[Input for this task]
^^^^

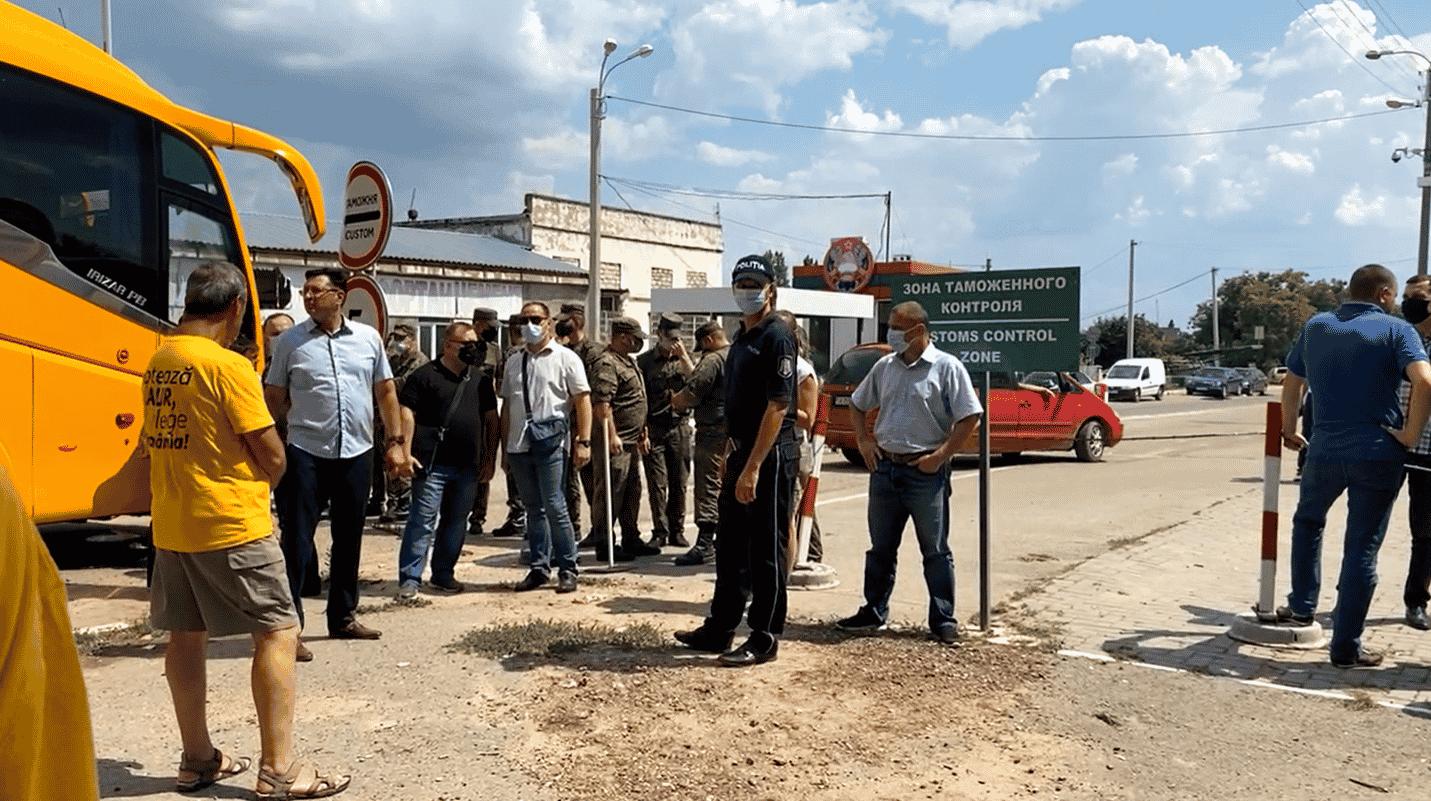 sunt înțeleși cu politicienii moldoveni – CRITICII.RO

^^^^

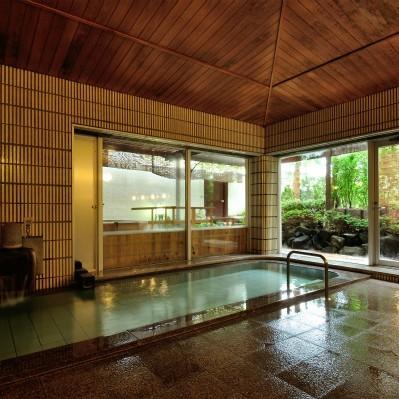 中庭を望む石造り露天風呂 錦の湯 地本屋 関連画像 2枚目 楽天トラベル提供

^^^^

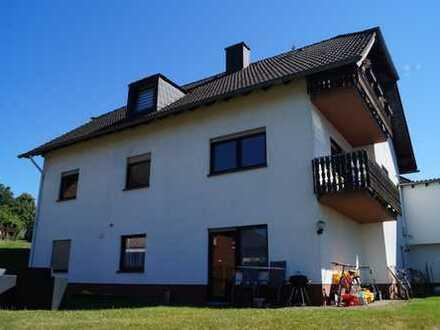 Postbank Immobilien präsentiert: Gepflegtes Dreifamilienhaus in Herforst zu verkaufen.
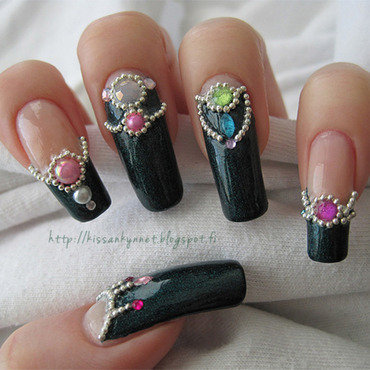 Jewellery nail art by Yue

^^^^

[Assignment]
An exact copy is needed of the entries above, starting at the line that holds "Postbank Immobilien präsentiert: Gepflegtes" and stopping at the line that holds "Jewellery nail art by Yue", both kept; pictures stay out.

[Result below]
 Postbank Immobilien präsentiert: Gepflegtes Dreifamilienhaus in Herforst zu verkaufen.
 Jewellery nail art by Yue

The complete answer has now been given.